* **WHAT THIS TASK INVOLVES**
Would you copy the lines below exactly and omit the images?

* **SOURCE MATERIAL**
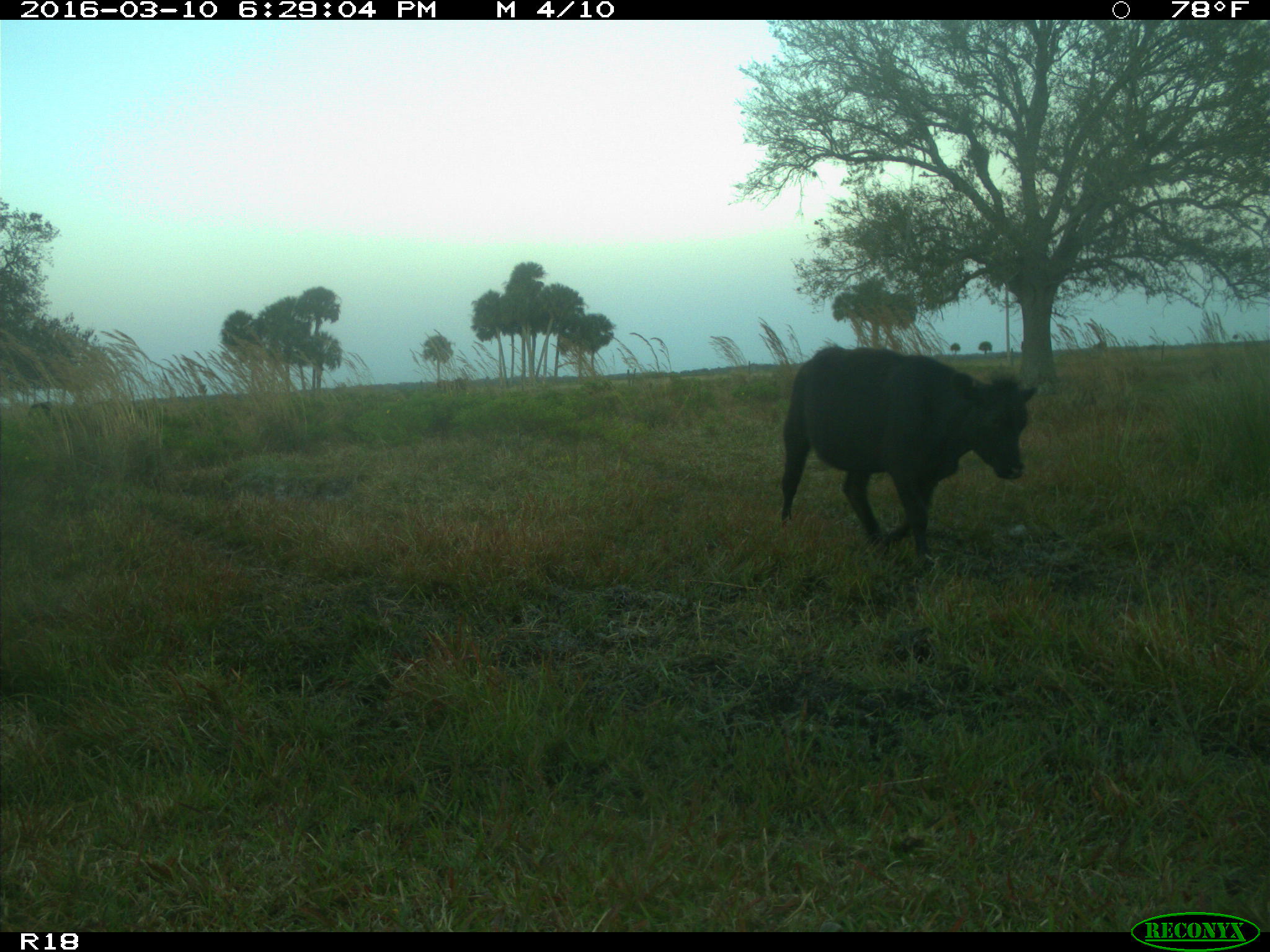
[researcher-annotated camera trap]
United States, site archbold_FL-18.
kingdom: Animalia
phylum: Chordata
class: Mammalia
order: Artiodactyla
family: Bovidae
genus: Bos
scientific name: Bos taurus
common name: domestic cow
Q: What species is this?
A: Bos taurus (domestic cow).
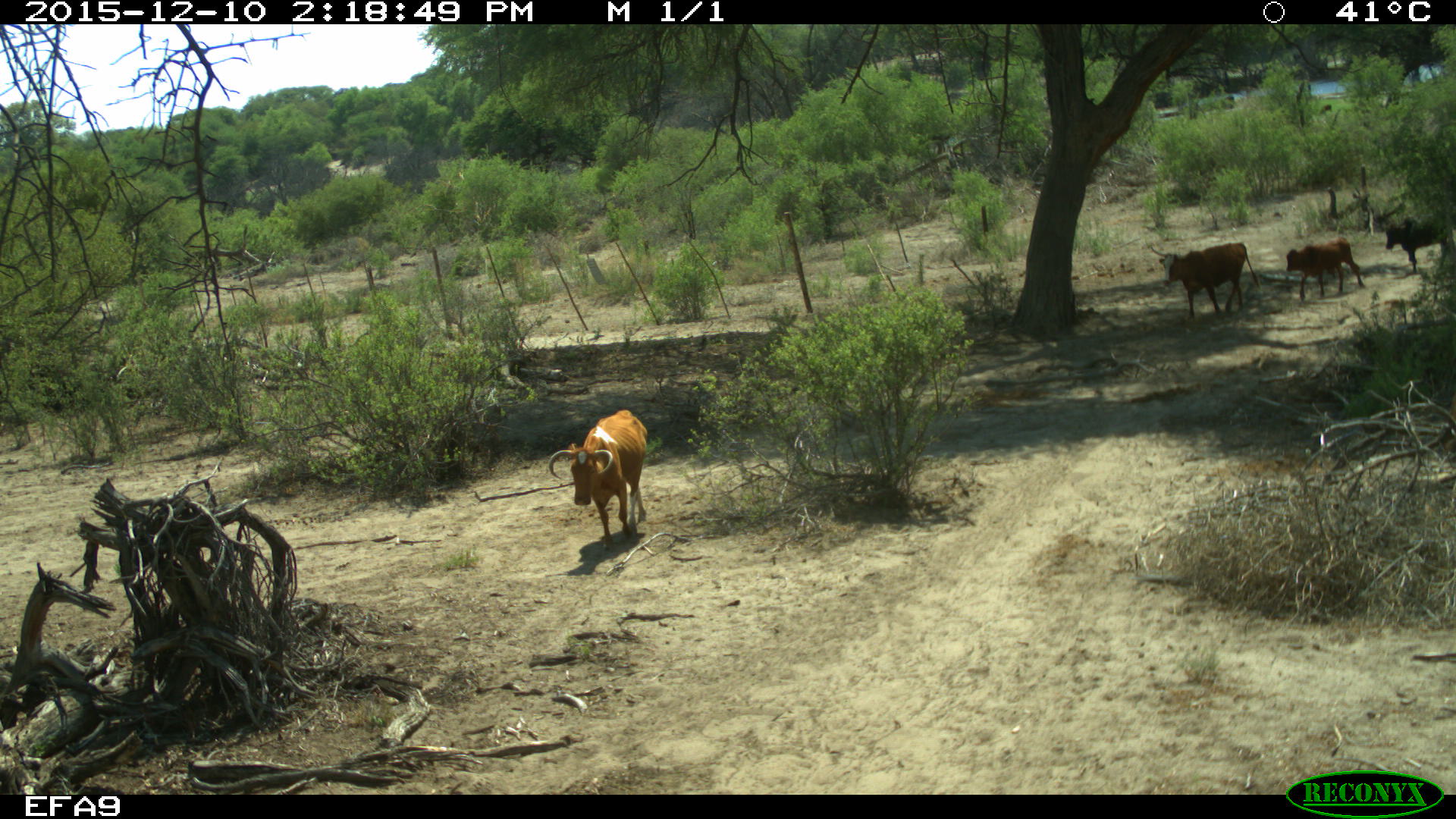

* **WRITTEN RESPONSE**
[researcher-annotated camera trap]
United States, site archbold_FL-18.
kingdom: Animalia
phylum: Chordata
class: Mammalia
order: Artiodactyla
family: Bovidae
genus: Bos
scientific name: Bos taurus
common name: domestic cow
Q: What species is this?
A: Bos taurus (domestic cow).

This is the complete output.